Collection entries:
______

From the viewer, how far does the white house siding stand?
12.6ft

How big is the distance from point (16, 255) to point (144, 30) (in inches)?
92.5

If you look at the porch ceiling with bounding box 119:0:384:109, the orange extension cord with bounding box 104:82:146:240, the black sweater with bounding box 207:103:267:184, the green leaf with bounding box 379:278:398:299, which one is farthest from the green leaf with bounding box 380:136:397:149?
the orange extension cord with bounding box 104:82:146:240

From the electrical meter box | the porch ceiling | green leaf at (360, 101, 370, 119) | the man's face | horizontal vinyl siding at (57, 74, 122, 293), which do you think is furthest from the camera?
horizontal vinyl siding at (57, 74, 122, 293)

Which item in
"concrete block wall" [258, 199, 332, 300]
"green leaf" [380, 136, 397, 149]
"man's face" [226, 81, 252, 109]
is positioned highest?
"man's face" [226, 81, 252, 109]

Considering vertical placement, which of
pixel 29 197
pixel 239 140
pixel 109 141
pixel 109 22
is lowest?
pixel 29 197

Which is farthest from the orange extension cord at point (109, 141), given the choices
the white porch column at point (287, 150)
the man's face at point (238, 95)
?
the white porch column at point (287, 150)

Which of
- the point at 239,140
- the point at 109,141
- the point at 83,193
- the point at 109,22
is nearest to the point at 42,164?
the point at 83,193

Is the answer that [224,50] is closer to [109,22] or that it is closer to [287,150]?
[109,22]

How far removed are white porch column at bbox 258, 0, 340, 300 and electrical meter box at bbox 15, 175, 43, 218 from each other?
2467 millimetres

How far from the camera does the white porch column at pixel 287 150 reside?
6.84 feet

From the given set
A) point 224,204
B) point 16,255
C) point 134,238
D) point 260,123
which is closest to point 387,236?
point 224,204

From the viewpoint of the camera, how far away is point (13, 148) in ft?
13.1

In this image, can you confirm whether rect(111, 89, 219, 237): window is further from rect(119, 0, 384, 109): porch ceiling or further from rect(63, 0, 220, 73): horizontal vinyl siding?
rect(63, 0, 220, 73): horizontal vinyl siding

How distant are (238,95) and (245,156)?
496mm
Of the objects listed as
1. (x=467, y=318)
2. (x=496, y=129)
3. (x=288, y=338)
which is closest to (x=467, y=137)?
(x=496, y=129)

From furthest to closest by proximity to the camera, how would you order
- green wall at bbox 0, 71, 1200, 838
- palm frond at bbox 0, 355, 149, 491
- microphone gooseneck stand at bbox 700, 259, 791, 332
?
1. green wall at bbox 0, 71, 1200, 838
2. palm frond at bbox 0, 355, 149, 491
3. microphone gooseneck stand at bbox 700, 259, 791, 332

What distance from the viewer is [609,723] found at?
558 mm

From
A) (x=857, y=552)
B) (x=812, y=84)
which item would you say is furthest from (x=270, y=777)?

______

_Directions for this task_
Can you turn the material, starting with the line that contains "What distance from" and going on through its end, into a Markdown table with the columns "Row" and "Line", numbering each line and leaving out blank lines?

_Response to this task_
| Row | Line |
|---|---|
| 1 | What distance from the viewer is [609,723] found at? |
| 2 | 558 mm |
| 3 | From |
| 4 | A) (x=857, y=552) |
| 5 | B) (x=812, y=84) |
| 6 | which item would you say is furthest from (x=270, y=777)? |